There is a song called 'Perfect Story', which features the lyrics "I'm sorry I didn't give you the textbook happy ending", and is clearly an apology to her seven-year old son for getting divorced from his father.
"I have a lot of guilt about that," she tells me. "I come from divorced parents and I said I wouldn't ever do it."
Nobody ever wants to get divorced, I say. "Yeah, I'll always be hard on myself I guess. I want to do the right thing by my son, and that means balancing my work and my quality time with him. I know he needs to grow up seeing a really happy, confident mother, then he'll be drawn to those kinds of women."
I ask her what her voice means to her, and she is quick to reply. "I think my voice means too much to me, or has meant too much to me in the past." It has defined who she is, she says, ever since she was a little girl, when her ability to sing set her apart from her peers, made her somehow 'other'.
"So much so that when I screwed up or missed a note, everything about me would crumble. I felt I wasn't going to be appreciated or liked."
Does she ever get depressed by her work? "Yeah. When I get sick and I get laryngitis, or when I perform and don't do that great, I do get really depressed. Or if I read something shitty that someone wrote about me. But when you have a child you realise that none of it matters.
"I'm pretty disciplined. I really take care of my voice. But what do you do when you have a show and your kid wakes up with a fever in the middle of the night before? You go on stage, you think you're never going to get through this, and that's when you say to yourself, 'Well, you weren't going to not sleep next to your sick son, were you?'
In 'Frozen', Menzel had to portray a tormented ice queen. In person, she could hardly be warmer - she's the kind of woman you could imagine pouring your heart out to in a late-night drinking session. She says she still loves performing 'Let it Go': "I won't ever look a gift horse in the mouth," she says. "I just feel bad that some parents may be sick of me because of it."
She doesn't hold back when discussing ageism and sexism in Hollywood. She says that Broadway "has always had amazing roles for women. But I live in LA now, more than I do New York, and you definitely feel that age is an issue here".
She played the green-skinned witch Elphaba in the original 2003 stage production of 'Wicked', but it seems she will not star in the big screen version - it is rumoured that in Stephen Daldry's 2019 film, the part will go instead to Lea Michele, who played Menzel's daughter in 'Glee'.

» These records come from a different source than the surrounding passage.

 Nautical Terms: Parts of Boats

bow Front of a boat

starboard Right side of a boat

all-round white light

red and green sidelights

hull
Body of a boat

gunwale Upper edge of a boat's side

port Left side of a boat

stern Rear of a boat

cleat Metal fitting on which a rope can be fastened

While Menzel has not officially been ruled out of the film, she says the producers "kind of allude to the fact that they think I'm too old. I just tell them to CGI it! I mean, I will be green. Just Benjamin Button me a little bit".
She laughs, but says that the whole issue makes her feel "a sort of sadness. I have a hard time with ageing on certain days, but it's more a sadness that I would love to play the role that I originated. Elphaba's my girl".
One role Menzel will be reprising is that of Elsa, in the much-anticipated sequel to 'Frozen', expected for release in 2018. I ask if the character will get a girlfriend in the film - the subject of feverish wishful thinking on social media.
"Oh yeah, ahahahaha, err," says Menzel. For the first time during our conversation, she clams up. "That's up to Disney. They're writing the script."
I try this instead: would she like Elsa to have a girlfriend? "I think it would be a great thing," she beams. "I mean maybe. Yeah. That's all I'm going to say." Before 'Frozen 2', she has plans to take her new album on tour, but first she is filming 'Beaches'.
"It could be career suicide I guess," she says, "but it's a great role and I'm getting to put some of my own music into the movie so it was an offer I couldn't turn down."